**TASK REQUIREMENTS:**
Pull out every line of the records below that contains the word "options".

(Items listed in a dataset)
════════════════════

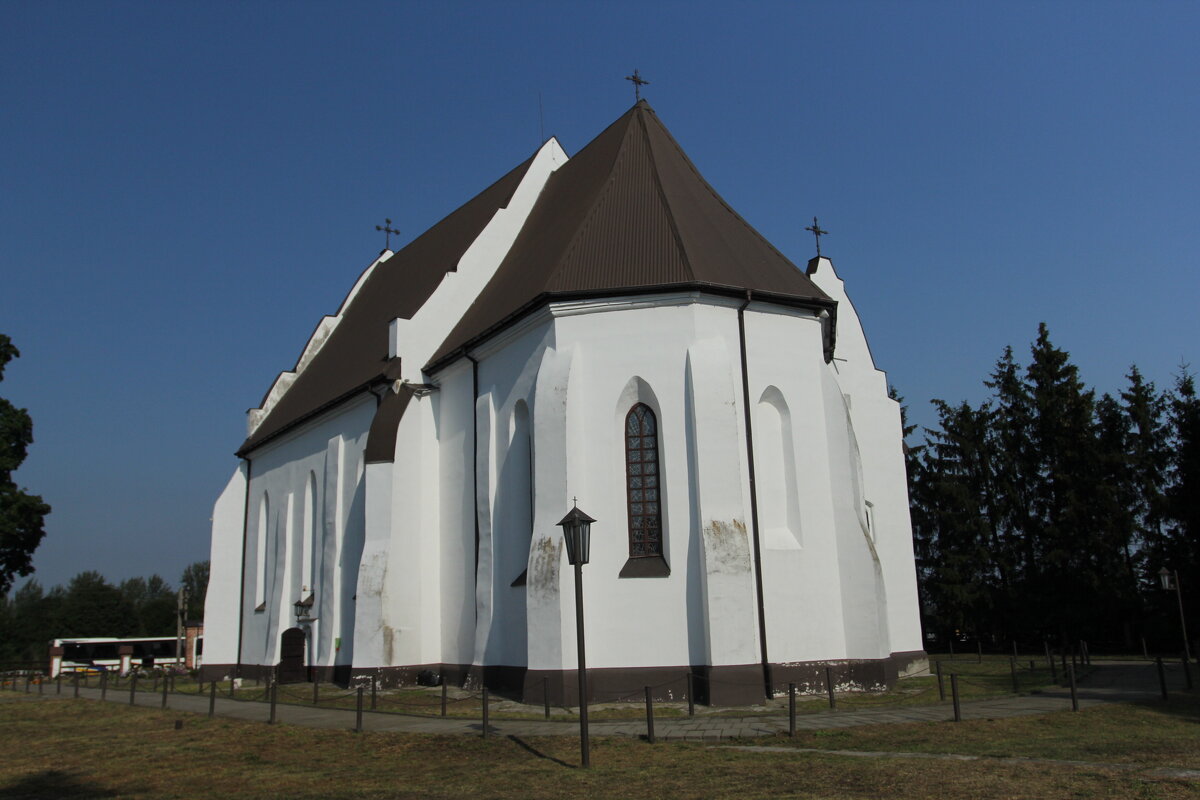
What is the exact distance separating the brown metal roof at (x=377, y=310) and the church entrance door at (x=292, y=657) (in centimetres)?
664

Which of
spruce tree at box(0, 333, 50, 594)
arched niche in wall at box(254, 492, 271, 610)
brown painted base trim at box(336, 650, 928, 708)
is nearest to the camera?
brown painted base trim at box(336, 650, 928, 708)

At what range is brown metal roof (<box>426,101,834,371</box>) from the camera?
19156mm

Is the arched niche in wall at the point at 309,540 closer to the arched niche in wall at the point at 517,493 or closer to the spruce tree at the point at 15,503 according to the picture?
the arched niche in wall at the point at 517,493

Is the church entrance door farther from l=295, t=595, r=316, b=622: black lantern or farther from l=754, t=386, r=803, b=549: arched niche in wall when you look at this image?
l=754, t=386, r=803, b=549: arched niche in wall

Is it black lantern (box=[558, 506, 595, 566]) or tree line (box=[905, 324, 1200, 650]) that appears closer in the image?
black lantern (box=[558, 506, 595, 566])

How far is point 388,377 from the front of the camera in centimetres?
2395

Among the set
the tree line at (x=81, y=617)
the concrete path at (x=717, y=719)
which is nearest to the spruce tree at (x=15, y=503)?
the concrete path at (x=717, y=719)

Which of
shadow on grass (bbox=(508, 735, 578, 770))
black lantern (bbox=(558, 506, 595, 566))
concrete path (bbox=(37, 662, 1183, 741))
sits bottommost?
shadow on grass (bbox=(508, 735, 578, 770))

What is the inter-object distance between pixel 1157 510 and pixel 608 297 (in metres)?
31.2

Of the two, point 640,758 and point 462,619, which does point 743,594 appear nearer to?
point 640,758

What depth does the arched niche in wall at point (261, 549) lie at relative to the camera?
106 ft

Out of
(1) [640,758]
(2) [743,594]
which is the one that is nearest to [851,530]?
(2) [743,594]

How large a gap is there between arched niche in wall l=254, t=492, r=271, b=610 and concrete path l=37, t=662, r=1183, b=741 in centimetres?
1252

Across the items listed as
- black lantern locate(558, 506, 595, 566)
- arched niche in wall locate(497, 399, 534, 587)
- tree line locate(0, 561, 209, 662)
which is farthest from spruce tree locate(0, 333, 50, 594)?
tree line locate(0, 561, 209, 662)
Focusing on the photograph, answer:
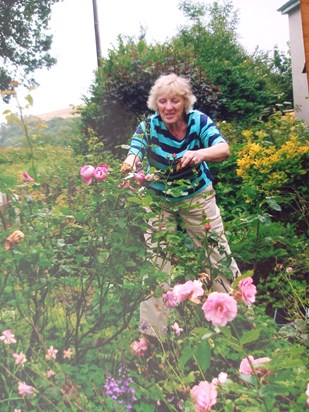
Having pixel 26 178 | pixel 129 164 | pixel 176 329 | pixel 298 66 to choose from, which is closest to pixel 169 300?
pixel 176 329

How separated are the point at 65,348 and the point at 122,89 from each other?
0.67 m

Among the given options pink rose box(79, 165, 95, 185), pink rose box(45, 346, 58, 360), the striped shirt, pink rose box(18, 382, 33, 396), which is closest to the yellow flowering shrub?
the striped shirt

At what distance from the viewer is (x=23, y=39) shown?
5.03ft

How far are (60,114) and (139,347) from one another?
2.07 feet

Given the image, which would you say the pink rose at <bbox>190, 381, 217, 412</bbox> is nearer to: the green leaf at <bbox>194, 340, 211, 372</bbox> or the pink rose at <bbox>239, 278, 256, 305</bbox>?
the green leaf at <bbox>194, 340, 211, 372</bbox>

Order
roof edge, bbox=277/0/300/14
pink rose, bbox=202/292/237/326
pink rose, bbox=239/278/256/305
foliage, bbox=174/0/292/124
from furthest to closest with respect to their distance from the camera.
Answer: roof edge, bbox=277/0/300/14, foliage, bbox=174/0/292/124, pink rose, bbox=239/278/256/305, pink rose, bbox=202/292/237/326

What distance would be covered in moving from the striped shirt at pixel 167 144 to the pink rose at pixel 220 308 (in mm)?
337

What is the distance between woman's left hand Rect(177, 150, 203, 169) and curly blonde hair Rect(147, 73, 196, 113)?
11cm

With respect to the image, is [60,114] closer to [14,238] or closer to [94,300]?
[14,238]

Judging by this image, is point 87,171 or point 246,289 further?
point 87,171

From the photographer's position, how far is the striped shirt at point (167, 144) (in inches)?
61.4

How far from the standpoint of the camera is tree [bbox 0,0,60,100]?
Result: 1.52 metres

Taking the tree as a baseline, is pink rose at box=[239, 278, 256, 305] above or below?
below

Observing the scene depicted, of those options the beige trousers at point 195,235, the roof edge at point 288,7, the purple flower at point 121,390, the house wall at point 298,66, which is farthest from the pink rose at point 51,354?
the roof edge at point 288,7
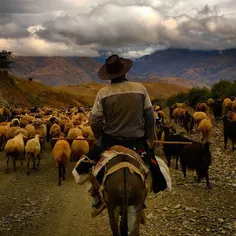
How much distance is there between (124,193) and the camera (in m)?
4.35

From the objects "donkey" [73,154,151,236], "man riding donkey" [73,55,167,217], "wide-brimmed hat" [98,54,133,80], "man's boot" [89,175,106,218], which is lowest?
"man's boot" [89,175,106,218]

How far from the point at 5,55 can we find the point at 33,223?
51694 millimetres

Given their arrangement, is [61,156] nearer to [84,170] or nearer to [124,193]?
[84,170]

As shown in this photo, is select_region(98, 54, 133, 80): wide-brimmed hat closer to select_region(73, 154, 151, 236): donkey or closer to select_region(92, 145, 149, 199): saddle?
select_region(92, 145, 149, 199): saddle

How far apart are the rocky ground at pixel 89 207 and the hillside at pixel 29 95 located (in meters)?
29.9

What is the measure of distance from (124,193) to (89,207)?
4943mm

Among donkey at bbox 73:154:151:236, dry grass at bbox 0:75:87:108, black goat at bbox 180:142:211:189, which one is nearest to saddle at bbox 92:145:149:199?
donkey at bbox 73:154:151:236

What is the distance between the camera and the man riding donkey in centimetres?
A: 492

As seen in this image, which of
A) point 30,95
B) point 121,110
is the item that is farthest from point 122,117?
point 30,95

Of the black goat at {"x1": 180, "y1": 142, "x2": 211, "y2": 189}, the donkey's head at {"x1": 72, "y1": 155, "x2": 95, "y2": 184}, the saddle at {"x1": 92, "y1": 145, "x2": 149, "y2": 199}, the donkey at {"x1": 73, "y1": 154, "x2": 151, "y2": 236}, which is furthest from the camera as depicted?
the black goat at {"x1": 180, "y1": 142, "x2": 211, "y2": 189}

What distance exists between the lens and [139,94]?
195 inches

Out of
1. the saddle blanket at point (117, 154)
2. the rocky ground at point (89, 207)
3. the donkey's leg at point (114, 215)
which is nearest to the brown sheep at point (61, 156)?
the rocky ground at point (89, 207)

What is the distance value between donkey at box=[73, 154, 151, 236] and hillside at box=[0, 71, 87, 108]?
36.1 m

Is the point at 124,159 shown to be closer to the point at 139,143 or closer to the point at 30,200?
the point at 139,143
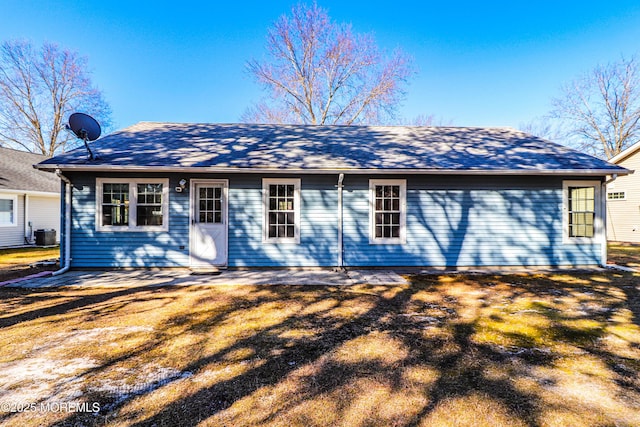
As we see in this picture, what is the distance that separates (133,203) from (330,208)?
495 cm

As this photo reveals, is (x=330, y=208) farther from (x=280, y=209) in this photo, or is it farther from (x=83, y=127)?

════════════════════

**TASK SOLUTION:**
Among the given options pink rose box(79, 165, 95, 185), pink rose box(45, 346, 58, 360), the striped shirt, pink rose box(18, 382, 33, 396), which is closest to the yellow flowering shrub?
Observing the scene depicted, of those options the beige trousers at point 195,235, the roof edge at point 288,7, the purple flower at point 121,390, the house wall at point 298,66, which is farthest from the pink rose at point 51,354?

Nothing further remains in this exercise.